To that end, Gillespie decided to turn the tiny chapel on her property into The Tiny Chapel of Kindness, a place for people to share stories of acts of kindness, large and small, that have impacted their lives. Anyone is welcome to send stories to Spike for inclusion, and she’ll find a place for those stories on the walls of the chapel.
“And it’s working,” she says, “because every time I get a letter about a kindness story, I open the mail, I read the letter, I burst out crying and it just gives me hope for humanity. I got so lost in the darkness of dark people for, I don’t know, almost a full year. And this… it wasn’t just to pull me out of it. It was like, I remember who I was before and who I’d like to continue to is, I’m a really nice person. I mean, there’s a flip side to that coin – you don’t want to cross me! But I get off on being kind to people. That’s my thing, and I’d gotten so far away from it.”
In addition to gathering together those kindness stories, Gillespie is also inviting people to come out and soak up the positive feelings inside the chapel (for now, at least, you’ll have to plan ahead and let her know you’re coming, though).
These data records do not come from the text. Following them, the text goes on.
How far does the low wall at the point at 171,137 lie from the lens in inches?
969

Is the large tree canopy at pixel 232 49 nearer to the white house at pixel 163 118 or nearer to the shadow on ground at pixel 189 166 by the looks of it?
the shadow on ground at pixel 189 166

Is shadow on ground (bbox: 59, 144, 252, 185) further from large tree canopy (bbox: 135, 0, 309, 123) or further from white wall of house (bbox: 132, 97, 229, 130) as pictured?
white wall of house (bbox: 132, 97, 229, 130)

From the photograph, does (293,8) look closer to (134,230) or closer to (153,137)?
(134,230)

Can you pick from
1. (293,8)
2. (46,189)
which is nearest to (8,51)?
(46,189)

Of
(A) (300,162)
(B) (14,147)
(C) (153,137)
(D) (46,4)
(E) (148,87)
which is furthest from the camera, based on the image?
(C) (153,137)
“Really, I want people to come out and to experience the feeling of reading these stories, experience the feeling of putting their own story on the wall,” she says. “I’m having some signage made – very playful signage – but that really emphasizes everybody is welcome. We ask people… I say ‘we.’ Me. What am I, French? Me and the dogs, we request that people don’t come here to discuss religion or politics or anything that has a largely divisive team spirit to it. You know, my god is better than your god, my political person…. It’s about, let’s all focus on one thing that we can agree on. I really, I don’t know anybody – I’m probably jinxing myself! – who thinks kindness is a bad thing.”